I am new to PyTorch and making a transition from TF/keras to PyTorch so I apologize if my question is very basic.
I have started with some tutorials and in one of them I have the following training loop function where it iterates over the dataset, trains the model for 1 epoch computes the loss and updates the weights.
So far so good.

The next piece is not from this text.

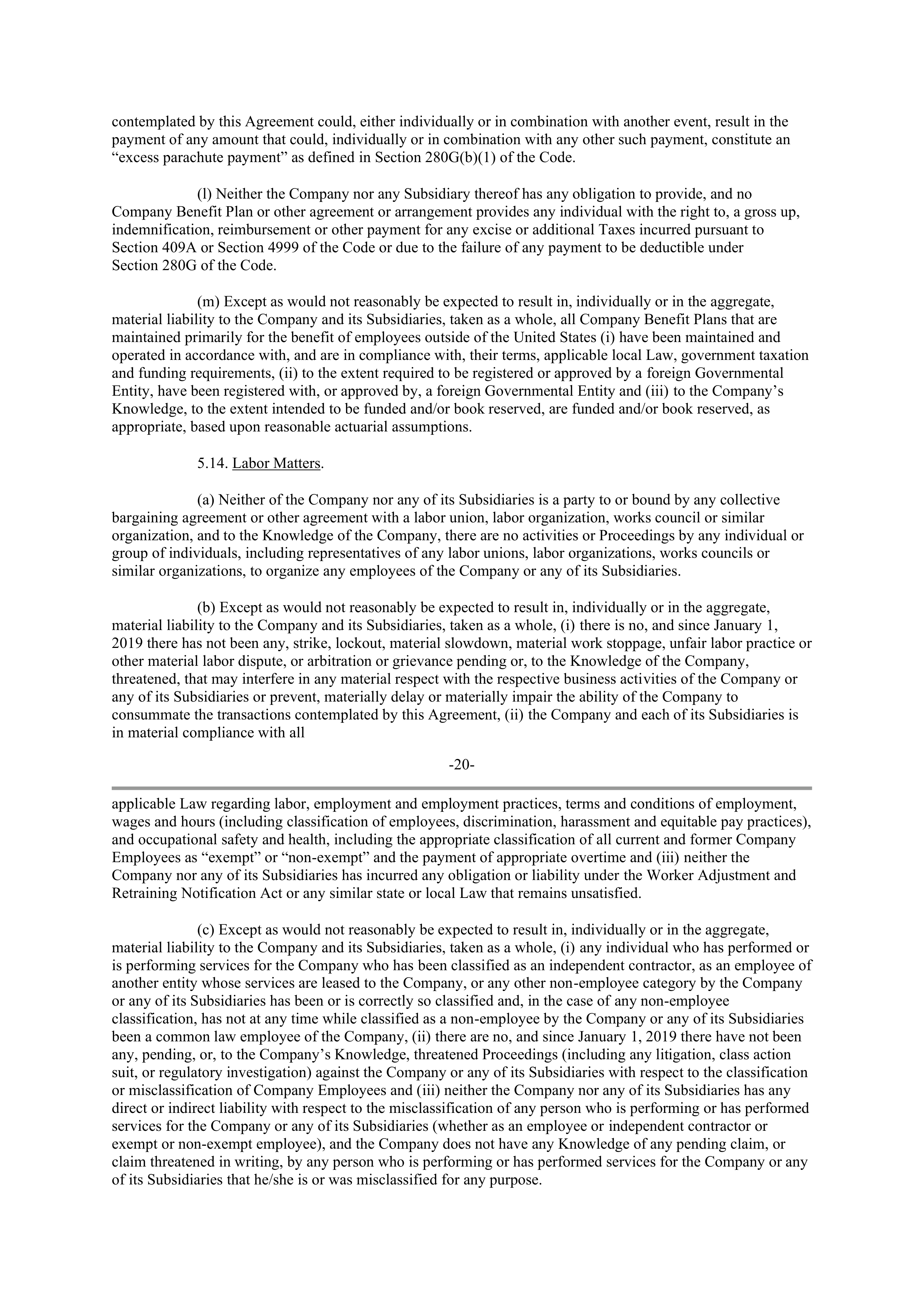 UNITEDHEALTH GROUP Merger Contractor — page 22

The problem I have is when I try to return the loss value from this function and print its value after each epoch (see below) the model seems to be not working anymore.
for epoch in range(EPOCHS):
train_loop_fn(train_data_loader, model, optimizer, device, scheduler)

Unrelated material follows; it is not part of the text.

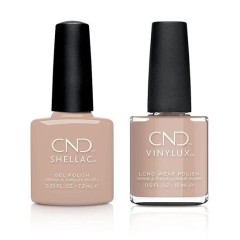 CND Gel & Polish Duo Silk Slip Dress, 2pc Bundle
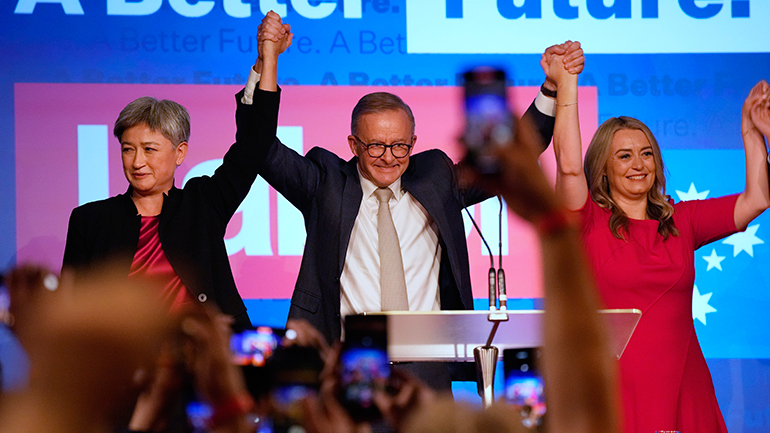 Αλμπανέζι: «Θέλω να ενώσω την Αυστραλία» – Οι πρώτες δηλώσεις του αρχηγού των Εργατικών μετά τη νίκη του στις εκλογές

# loss = train_loop_fn(train_data_loader, model, optimizer, device, scheduler)
outputs, targets = eval_loop_fn(valid_data_loader, model, device)
spear = []
for jj in range(targets.shape[1]):
p1 = list(targets[:, jj])
p2 = list(outputs[:, jj])
coef, _ = np.nan_to_num(stats.spearmanr(p1, p2))
spear.append(coef)
spear_mean = np.mean(spear)
#print(f'spear={spear_mean}\tLoss:{loss.item()}')
print(f'spear={spear_mean}')
When I don’t return the loss function, I can clearly see that the model is training because the spear_mean
keeps increasing epoch by epoch but after I uncomment the lines in images and try to print loss.item()
the code no longer follows a general pattern and I get random values of spear_mean
and loss.item()
in every epoch. I don’t really see what is going wrong here and why would returning the loss value mess things up here. Any help is greatly appreciated. Thank you in advance.